TASK MATERIAL.
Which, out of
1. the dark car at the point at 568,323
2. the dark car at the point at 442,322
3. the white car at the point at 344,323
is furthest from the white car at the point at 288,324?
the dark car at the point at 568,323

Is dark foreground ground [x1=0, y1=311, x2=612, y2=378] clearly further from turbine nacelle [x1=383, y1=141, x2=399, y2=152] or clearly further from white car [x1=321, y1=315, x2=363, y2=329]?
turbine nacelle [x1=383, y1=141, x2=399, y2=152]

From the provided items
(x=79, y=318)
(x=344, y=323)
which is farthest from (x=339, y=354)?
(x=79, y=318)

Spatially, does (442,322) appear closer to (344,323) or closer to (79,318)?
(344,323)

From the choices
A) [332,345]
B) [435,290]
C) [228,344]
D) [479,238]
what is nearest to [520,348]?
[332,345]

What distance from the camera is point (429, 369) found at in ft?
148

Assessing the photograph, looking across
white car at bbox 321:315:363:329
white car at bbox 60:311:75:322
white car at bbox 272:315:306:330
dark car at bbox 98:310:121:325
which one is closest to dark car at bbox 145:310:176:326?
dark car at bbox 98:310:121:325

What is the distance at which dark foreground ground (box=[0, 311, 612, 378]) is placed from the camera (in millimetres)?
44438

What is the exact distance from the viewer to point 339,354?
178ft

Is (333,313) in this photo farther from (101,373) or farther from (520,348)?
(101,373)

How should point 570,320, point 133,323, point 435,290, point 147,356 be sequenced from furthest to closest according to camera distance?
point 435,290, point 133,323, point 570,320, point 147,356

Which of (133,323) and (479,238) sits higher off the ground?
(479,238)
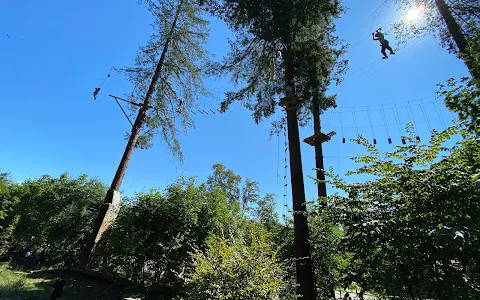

WHAT YOU WILL DO. Copy out all of the data above word for word, leaving out the pictures.

ANSWER TO THE TASK.
Which, out of
1. the dark car at the point at 568,323
2. the dark car at the point at 442,322
3. the white car at the point at 344,323
is furthest from the white car at the point at 288,324?
the dark car at the point at 568,323

Is dark foreground ground [x1=0, y1=311, x2=612, y2=378] clearly further from turbine nacelle [x1=383, y1=141, x2=399, y2=152] or clearly further from white car [x1=321, y1=315, x2=363, y2=329]?
turbine nacelle [x1=383, y1=141, x2=399, y2=152]

From the provided items
(x=79, y=318)
(x=344, y=323)
which is farthest from (x=339, y=354)?
(x=79, y=318)

Spatially, does (442,322) appear closer to (344,323) or closer to (79,318)?
(344,323)

From the choices
A) [332,345]
B) [435,290]
C) [228,344]
D) [479,238]
what is nearest to [520,348]?
[332,345]

What distance from the camera is point (429, 369) found at in ft?
148

Assessing the photograph, looking across
white car at bbox 321:315:363:329
white car at bbox 60:311:75:322
white car at bbox 272:315:306:330
dark car at bbox 98:310:121:325
which one is closest to dark car at bbox 145:310:176:326?
dark car at bbox 98:310:121:325

What is the distance at which dark foreground ground (box=[0, 311, 612, 378]) is placed from the camera (in millimetres)?
44438

What is the exact distance from the viewer to point 339,354?
178ft

Is (333,313) in this photo farther from (101,373) or farther from (520,348)?
(101,373)

How should point 570,320, point 133,323, point 435,290, point 147,356 be sequenced from furthest to closest according to camera distance?
point 435,290, point 133,323, point 570,320, point 147,356

Which of (133,323) and (479,238) sits higher off the ground?
(479,238)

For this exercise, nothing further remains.